Suspecting early on that McKinney’s letter and the more recent ones all originated from the same source, Sirten went through the file of hate mail he keeps at the church and compared the letters.

"They were a perfect match but no one seemed to care,” Sirten said.

For comparison, he then retrieved church documents written by Neville Wettlin while he was a Living Water Board Member.
 
Jane Eakes, a court qualified handwriting examiner, confirmed that all the letters were written by Neville Wettlin.

Gibson did a background check on Sirten confirming that he had no prior convictions for sexual offenses or child molestation.

With this evidence on his side, Sertin hoped that he could clear his name with a confession from Neville Wettlin. But Wettlin refused.

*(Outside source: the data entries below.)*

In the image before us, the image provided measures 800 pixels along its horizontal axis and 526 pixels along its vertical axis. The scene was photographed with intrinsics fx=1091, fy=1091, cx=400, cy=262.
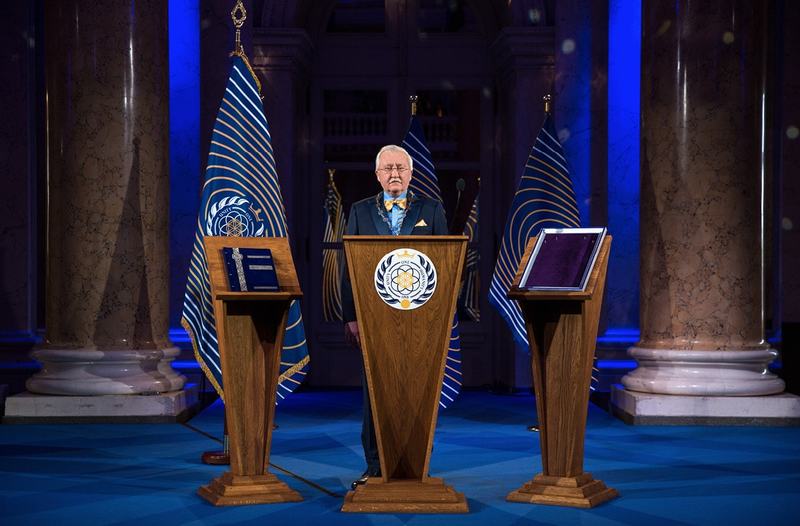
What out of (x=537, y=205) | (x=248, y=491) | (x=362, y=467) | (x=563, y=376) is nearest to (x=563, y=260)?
(x=563, y=376)

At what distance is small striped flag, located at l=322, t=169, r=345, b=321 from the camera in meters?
10.7

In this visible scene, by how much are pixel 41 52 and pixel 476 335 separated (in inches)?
192

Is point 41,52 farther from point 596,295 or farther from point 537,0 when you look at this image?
point 596,295

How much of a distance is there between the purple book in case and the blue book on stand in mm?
1100

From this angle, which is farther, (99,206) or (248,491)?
(99,206)

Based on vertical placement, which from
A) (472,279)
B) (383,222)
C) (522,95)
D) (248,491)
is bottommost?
(248,491)

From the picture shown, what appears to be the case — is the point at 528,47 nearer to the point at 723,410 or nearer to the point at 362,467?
the point at 723,410

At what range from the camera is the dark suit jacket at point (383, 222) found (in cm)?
498

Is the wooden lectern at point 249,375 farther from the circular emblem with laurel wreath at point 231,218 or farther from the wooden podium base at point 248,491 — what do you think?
the circular emblem with laurel wreath at point 231,218

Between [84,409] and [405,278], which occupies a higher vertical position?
[405,278]

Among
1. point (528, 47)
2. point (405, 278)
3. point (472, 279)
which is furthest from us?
point (472, 279)

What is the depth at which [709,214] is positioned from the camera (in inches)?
300

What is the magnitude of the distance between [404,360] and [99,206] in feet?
12.8

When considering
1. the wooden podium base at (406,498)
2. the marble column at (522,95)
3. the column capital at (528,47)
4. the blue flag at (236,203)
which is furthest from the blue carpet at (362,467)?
the column capital at (528,47)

Soon after, in an agreement to have the charges against him dropped, Lester Wettlin, swore in a written deposition that Neville Wettlin had written the letters and made the phone calls. Lester Wettlin died before the court hearing.

This all but closed the case for Sirten.

On Nov. 10, 2008, Circuit Court Judge Joseph P. Binkley ruled that Sirten had been a victim of outrageous conduct and defamation of character by spoken and written communication. He was awarded $90,200 in the case against Neville Wettlin -- $50,000 of that was for punitive damages.

“I wanted to give up, but (my partner) Ronnie didn’t," Sirten said. "It was so stressful. But we cleared my name, and that’s what I wanted. It wasn't about the money."

Sertin said the members of the Living Water congregation are a close-knit group. Many of them have worshiped together since December, 1996, when Sertin and Linda Kennemer began holding services in Kennemer's home.


The congregation grew steadily under Sertin's leadership and the greater Nashville community took notice. Last January, he was awarded the second annual Edwina Hefner Community Leadership Award by Nashville Symphony.

But when you’re an openly gay pastor in the Bible Belt, 12 years of moral fortitude isn’t necessarily enough to stop people from believing what they want.

 “Some people already have an incorrect stigma about gay people anyway,” Sirten said. “If they think we’re child molesters and pedophiles, this sort of thing only adds to that.”

While most people close to the pastor knew the accusations were untrue, some members of Living Water stopped attending services, he said.

The lies also affected his job at Madison Healthcare, where Sertin was the assistant director of nursing and worked along side his partner and son.

Sirten had worked at Madison Healthcare for 11 years overseeing more than 100 employees and 126 patients.

Sertin said after his boss received a letter and phone calls falsely incriminating him, it wasn’t long before rumors spread throughout the facility creating an uncomfortable work environment.

"My coworkers acted like they hadn't heard anything, but you can tell when people walk the other direction when they see you coming," Sirten said.

Eventually, Sirten left the healthcare facility and his partner, son and another church member followed suit.

Falling victim to lies was especially difficult for the preacher and healthcare provider whose livelihood demands he grow close to and garner the trust of his congregation and patients.

Many of his patients' family members visited him while he was in the hospital after his first stroke in early 2008.


"I used to do the funerals of 20 people a year who didn’t know a minister," Sirten said. "Now, I see their families in the grocery and they don’t even acknowledge I’m there."

Sertin now works for Odyssey Healthcare, a hospice company located in Nashville, but said he fears that the stigma from being wrongly labeled a sex offender may never fully disappear.

"I told them the whole story upfront," Sertin said. "I never know what people have heard about me."

Sertin said he was fortunate that employees at Odyssey were familiar with him when he applied for the job, having conducted business with him in the past. Now, he clings to such silver linings.

“I wish that everybody that had heard the lies could read those court documents,” Sertin said. “I wish everyone who believed it could see the proof that they had believed a lie. I don’t know if that dark cloud will ever get completely taken away."